### ENTRIES SHOWN
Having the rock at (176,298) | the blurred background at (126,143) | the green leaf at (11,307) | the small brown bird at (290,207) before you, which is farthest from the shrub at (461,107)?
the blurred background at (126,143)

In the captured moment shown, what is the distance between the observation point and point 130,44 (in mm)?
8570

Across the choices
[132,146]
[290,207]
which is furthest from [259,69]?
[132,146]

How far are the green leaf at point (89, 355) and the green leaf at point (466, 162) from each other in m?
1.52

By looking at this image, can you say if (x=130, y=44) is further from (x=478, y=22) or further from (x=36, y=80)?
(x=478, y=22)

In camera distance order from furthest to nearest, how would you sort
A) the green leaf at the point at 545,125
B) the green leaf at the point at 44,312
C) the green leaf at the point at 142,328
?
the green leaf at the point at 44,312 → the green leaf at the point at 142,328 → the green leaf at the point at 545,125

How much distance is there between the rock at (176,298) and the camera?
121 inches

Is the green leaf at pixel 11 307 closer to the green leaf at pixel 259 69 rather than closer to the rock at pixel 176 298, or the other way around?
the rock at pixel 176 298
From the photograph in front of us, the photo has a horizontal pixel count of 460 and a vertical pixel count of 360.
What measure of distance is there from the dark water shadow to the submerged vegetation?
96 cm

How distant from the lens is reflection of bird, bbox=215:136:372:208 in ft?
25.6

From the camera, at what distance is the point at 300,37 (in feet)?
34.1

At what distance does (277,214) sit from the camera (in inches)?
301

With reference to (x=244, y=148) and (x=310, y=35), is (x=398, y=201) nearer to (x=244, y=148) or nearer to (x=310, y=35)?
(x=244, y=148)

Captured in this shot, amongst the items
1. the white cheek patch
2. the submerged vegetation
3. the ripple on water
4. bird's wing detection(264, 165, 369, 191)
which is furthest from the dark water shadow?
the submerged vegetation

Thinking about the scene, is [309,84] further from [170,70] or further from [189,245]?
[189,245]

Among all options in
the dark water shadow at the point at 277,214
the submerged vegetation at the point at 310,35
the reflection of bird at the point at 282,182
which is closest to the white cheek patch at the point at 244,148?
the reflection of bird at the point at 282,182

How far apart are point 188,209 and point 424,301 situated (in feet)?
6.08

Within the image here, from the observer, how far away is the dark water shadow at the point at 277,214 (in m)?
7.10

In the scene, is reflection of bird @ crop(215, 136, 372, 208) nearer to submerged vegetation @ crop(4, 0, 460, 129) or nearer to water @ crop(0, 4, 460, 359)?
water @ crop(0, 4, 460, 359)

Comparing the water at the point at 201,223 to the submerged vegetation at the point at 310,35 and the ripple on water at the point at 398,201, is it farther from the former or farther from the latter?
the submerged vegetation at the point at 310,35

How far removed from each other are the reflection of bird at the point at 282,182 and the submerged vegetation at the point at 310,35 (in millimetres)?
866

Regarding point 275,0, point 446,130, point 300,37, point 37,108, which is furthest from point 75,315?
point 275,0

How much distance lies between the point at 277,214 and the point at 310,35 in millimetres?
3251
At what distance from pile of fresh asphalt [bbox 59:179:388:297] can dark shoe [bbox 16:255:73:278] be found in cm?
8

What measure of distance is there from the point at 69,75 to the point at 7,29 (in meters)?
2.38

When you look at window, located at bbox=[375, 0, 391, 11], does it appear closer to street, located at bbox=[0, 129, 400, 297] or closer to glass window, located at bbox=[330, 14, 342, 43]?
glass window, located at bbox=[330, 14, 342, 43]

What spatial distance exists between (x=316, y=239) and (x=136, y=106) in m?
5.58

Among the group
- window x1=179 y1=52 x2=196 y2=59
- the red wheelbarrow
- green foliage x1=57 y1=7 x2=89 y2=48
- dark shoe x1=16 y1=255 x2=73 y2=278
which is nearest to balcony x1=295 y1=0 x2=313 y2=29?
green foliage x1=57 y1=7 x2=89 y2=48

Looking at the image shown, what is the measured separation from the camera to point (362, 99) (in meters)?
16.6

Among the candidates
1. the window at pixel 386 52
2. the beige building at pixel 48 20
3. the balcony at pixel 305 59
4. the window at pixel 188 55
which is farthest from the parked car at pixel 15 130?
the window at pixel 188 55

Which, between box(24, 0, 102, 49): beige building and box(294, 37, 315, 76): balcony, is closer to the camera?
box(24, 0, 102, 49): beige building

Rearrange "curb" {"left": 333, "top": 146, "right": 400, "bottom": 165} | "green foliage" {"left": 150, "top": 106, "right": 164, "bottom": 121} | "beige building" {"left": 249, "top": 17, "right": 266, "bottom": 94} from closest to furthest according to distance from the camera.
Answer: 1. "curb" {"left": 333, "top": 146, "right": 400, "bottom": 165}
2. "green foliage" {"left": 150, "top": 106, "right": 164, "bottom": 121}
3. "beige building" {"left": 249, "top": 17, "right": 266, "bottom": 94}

### STATED PROBLEM
The entries above must be returned in full, exactly as shown.

### FINAL RESULT
Having the rock at (176,298) | the blurred background at (126,143) | the green leaf at (11,307) | the small brown bird at (290,207) before you, which is farthest from the shrub at (461,107)?
the blurred background at (126,143)

In the captured moment shown, what is the distance between the observation point and point 130,44 (in mm)?
8570

Across the choices
[132,146]
[290,207]
which is furthest from [259,69]?
[132,146]

How far are the green leaf at point (89, 355) and the green leaf at point (466, 162) from each other in m?
1.52

By looking at this image, can you say if (x=130, y=44) is further from (x=478, y=22) or further from (x=36, y=80)?
(x=478, y=22)

In camera distance order from furthest to nearest, how would you sort
A) the green leaf at the point at 545,125
B) the green leaf at the point at 44,312
C) the green leaf at the point at 142,328
?
the green leaf at the point at 44,312 → the green leaf at the point at 142,328 → the green leaf at the point at 545,125

How much distance is there between the rock at (176,298) and the camera?
121 inches

Is the green leaf at pixel 11 307 closer to the green leaf at pixel 259 69 rather than closer to the rock at pixel 176 298, or the other way around?
the rock at pixel 176 298
From the photograph in front of us, the photo has a horizontal pixel count of 460 and a vertical pixel count of 360.
What measure of distance is there from the dark water shadow to the submerged vegetation?
96 cm

How distant from the lens is reflection of bird, bbox=215:136:372:208 in ft?
25.6

From the camera, at what distance is the point at 300,37 (in feet)?
34.1

At what distance does (277,214) sit from the camera (in inches)?
301

With reference to (x=244, y=148) and (x=310, y=35), is (x=398, y=201) nearer to (x=244, y=148) or nearer to (x=310, y=35)?
(x=244, y=148)

Captured in this shot, amongst the items
1. the white cheek patch
2. the submerged vegetation
3. the ripple on water
4. bird's wing detection(264, 165, 369, 191)
which is furthest from the dark water shadow?
the submerged vegetation

Thinking about the scene, is [309,84] further from [170,70] or further from [189,245]?
[189,245]

Among all options in
the dark water shadow at the point at 277,214
the submerged vegetation at the point at 310,35
the reflection of bird at the point at 282,182
which is closest to the white cheek patch at the point at 244,148?
the reflection of bird at the point at 282,182

How far apart are point 188,209 and point 424,301 situated (in feet)?
6.08

Within the image here, from the observer, how far away is the dark water shadow at the point at 277,214 (in m)?
7.10

In the scene, is reflection of bird @ crop(215, 136, 372, 208) nearer to submerged vegetation @ crop(4, 0, 460, 129) or nearer to water @ crop(0, 4, 460, 359)?
water @ crop(0, 4, 460, 359)

Comparing the water at the point at 201,223 to the submerged vegetation at the point at 310,35 and the ripple on water at the point at 398,201, is it farther from the former or farther from the latter?
the submerged vegetation at the point at 310,35

How far removed from each other are the reflection of bird at the point at 282,182 and the submerged vegetation at the point at 310,35 (in millimetres)?
866

Regarding point 275,0, point 446,130, point 300,37, point 37,108, which is furthest from point 75,315?
point 275,0

How much distance lies between the point at 277,214 and the point at 310,35 in millimetres?
3251
At what distance from pile of fresh asphalt [bbox 59:179:388:297] can dark shoe [bbox 16:255:73:278] be found in cm?
8

What measure of distance is there from the point at 69,75 to the point at 7,29 (in meters)?
2.38

When you look at window, located at bbox=[375, 0, 391, 11], does it appear closer to street, located at bbox=[0, 129, 400, 297] or closer to glass window, located at bbox=[330, 14, 342, 43]?
glass window, located at bbox=[330, 14, 342, 43]

What spatial distance exists between (x=316, y=239) and (x=136, y=106) in m?
5.58

Among the group
- window x1=179 y1=52 x2=196 y2=59
- the red wheelbarrow
- green foliage x1=57 y1=7 x2=89 y2=48
- dark shoe x1=16 y1=255 x2=73 y2=278
which is nearest to balcony x1=295 y1=0 x2=313 y2=29?
green foliage x1=57 y1=7 x2=89 y2=48

Looking at the image shown, what is the measured separation from the camera to point (362, 99) (in meters)?
16.6

Among the candidates
1. the window at pixel 386 52
2. the beige building at pixel 48 20
3. the balcony at pixel 305 59
4. the window at pixel 188 55
which is farthest from the parked car at pixel 15 130?
the window at pixel 188 55

Which, between box(24, 0, 102, 49): beige building and box(294, 37, 315, 76): balcony, is closer to the camera?
box(24, 0, 102, 49): beige building

Rearrange "curb" {"left": 333, "top": 146, "right": 400, "bottom": 165} | "green foliage" {"left": 150, "top": 106, "right": 164, "bottom": 121} | "beige building" {"left": 249, "top": 17, "right": 266, "bottom": 94} from closest to furthest according to distance from the camera.
Answer: 1. "curb" {"left": 333, "top": 146, "right": 400, "bottom": 165}
2. "green foliage" {"left": 150, "top": 106, "right": 164, "bottom": 121}
3. "beige building" {"left": 249, "top": 17, "right": 266, "bottom": 94}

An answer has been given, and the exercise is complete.